In between I also work on other jobs, so I’m not losing money. But there are similar jobs on other days, and it can get very confusing. The point is this: it is hard to keep track sometimes when you’re working, and supposed to be logged in, and when things overlap, and how to prioritise, if you measure these periods in terms of Earth time.

So anyway, this is why the suggestion is, going forward, to change Earth over to Galactic Time. We drop our years, months, days, hours, minutes, etc., and stick with the standard of galactic time. This would certainly make my job easier. Numpty is a particularly successful world in the Sagitarrian Union. Its day cycle just so happens to be a multiple of a particular unit of galactic time, the wark. One Numpty day = 14 warks (which makes a wark… something Earth days).

Of course, scientific instruments are already set to Galactic Time. When humans go to college, they are taught the system, and so can easily translate from Earth time to Galactic Time. But many administrations find the translation tedious, and after a generation or so of this, would now like to just use one or the other for everything. So, they want us to use Galactic Time. For obvious reasons – it makes work easier.

Measuring Human Experience of Galactic Duration

I’m a little wary though. My brother is a homo-cognitivist (as opposed to, e.g., a pan-cognitivist, or a numpty-cognitivist, or a squint phenomenologist). He studies the human experience of time. And he studies, in particular, how to manipulate the human experience of time. He is interested, he says, in temporal illusions — in particular, distortions in the experience of duration. He is interested in ways in which our experience of duration is mistaken.

He uses Galactic Time (GT) to measure it. He asks people to do the following: given different stimuli, and contexts, to say how long some experienced events, or sequences of events, feel expressed in GT. Then he compares this evaluation with the actual time it takes (in GT),  This gives him an idea of what he calls the distortion or error in the experience of duration under different circumstances.
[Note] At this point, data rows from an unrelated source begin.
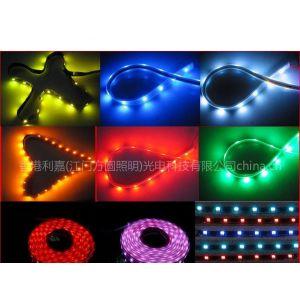 供应LED贴片灯条,灯带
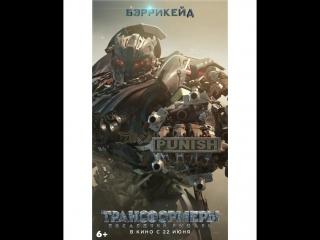 19kinopoisk.ru-Transformers_-The-Last-Knight-337133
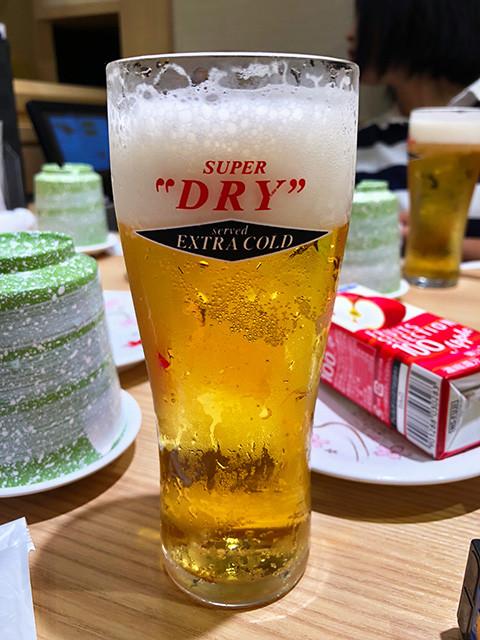 Asahi Extra Cold Draft Beer
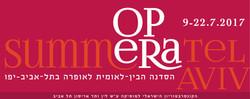 """סדנת האופרה הבין לאומית ת""""א"""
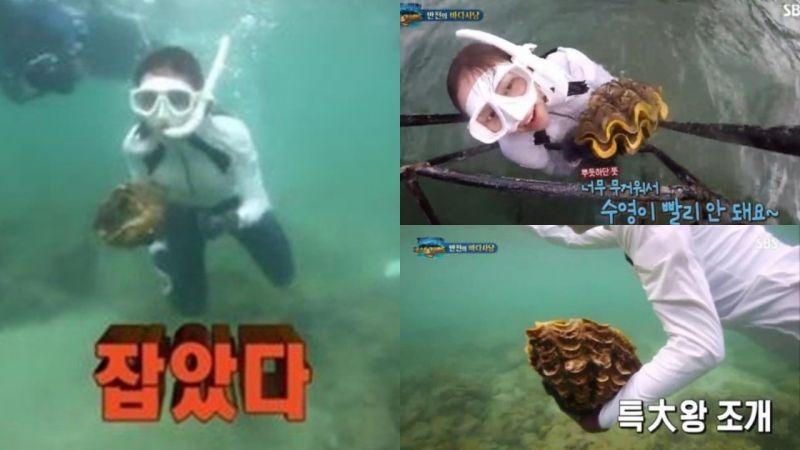 《叢林的法則》23歲女演員採集瀕臨絕種的「巨蚌」!受到了泰國方的起訴,恐面臨5年徒刑!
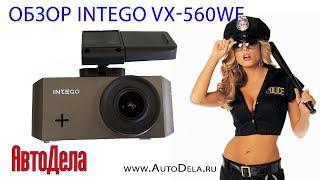 Огляд Intego VX-560WF – автомобільний відеореєстратор c GPS-приймачем і Wi-Fi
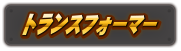 OnlineEvent12_name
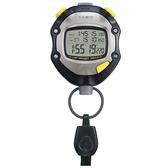 CASIO 專業防水運動碼錶(HS-70W-1)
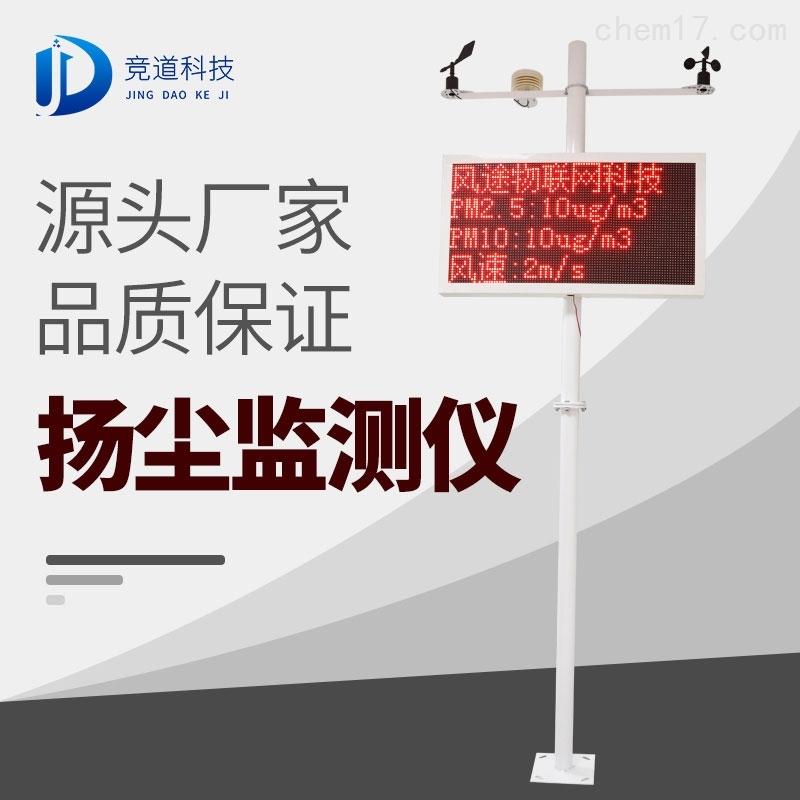扬尘环境自行监测方案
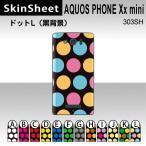 AQUOS PHONE Xx mini 303SH  専用 スキンシート 裏面 【 ドットL(黒背景) 柄】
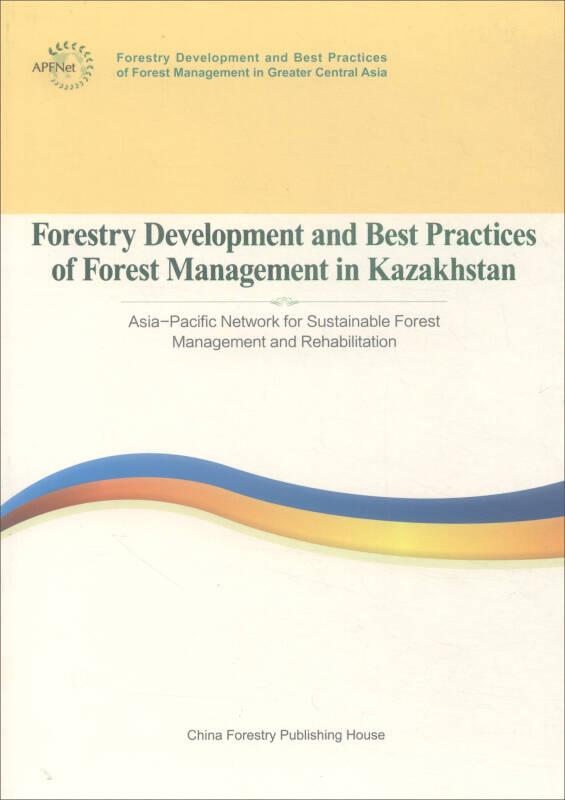 哈萨克斯坦共和国林业发展和森林管理最佳实践报告(英文版)/大中亚区域林业发展报告丛书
I think my brother has gone profoundly wrong. His talk of distortion and deviation suggests this: if people’s reports of their experience of time in units of GT diverges from some GT clock, then what they use for their reports has gone wrong. That is, whatever they are using to judge the length of time which has passed in GT terms, it diverges from the GT clock. And this divergence is due to a mistake in their experience of time. It is a distortion in time perception, an illusion of duration.

But it isn’t. Whatever it is that we might be using from our experience of time to judge how long something takes, it is not a GT clock. It’s unlikely that we have anything like a GT clock inside us. Even if we had some kind of clock, it would be strange if it turned out to be designed to calibrate with the Galactic Time. It is something evolved, something that came before Galactic Clocks, clocks which we accept now due to the convenience of trade.
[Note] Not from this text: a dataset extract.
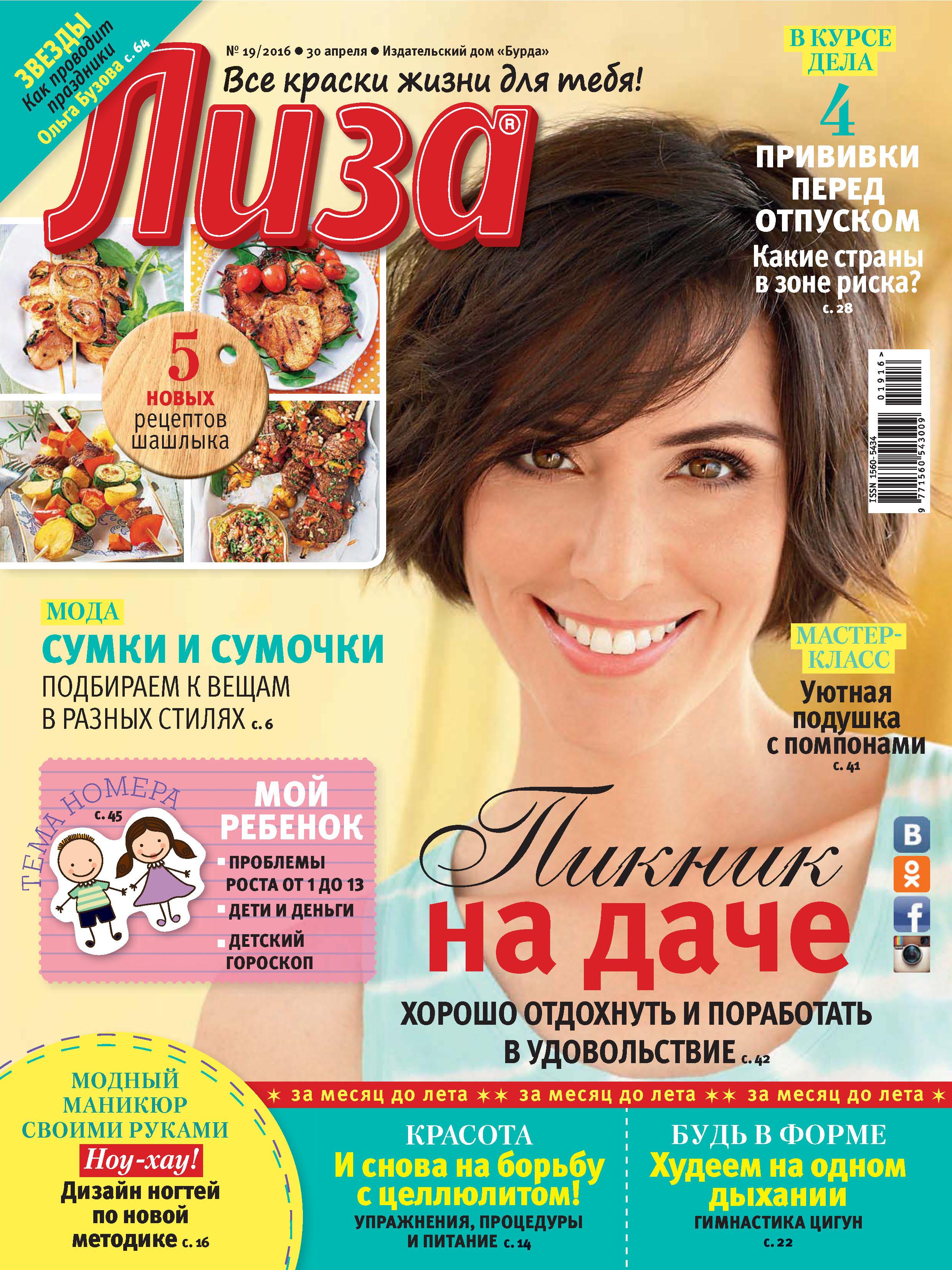 ИД «Бурда» Журнал «Лиза» №19/2016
Perhaps we might say at least that reports of one’s experience of duration diverge from the GT clock. But even that is open to confusion. It presumes that any measure by experience and measure by the GT clock is in terms of equivalent units. This is like saying that, when one counts the number of drips of a leaky tap, the difference in that count from seconds on a clock means the count diverges from the clock, e.g., 23 drips in 76 seconds means the tap measurement diverges from clock measuring. Or clocks that count in warks diverge from clocks that count in hours.

GT clocks, Earth clocks, and dripping taps do give different counts for the same sequence of events. But this is no divergence between them unless their counts are in the same units — or translatable to the same units, and the translation gives a difference in those units.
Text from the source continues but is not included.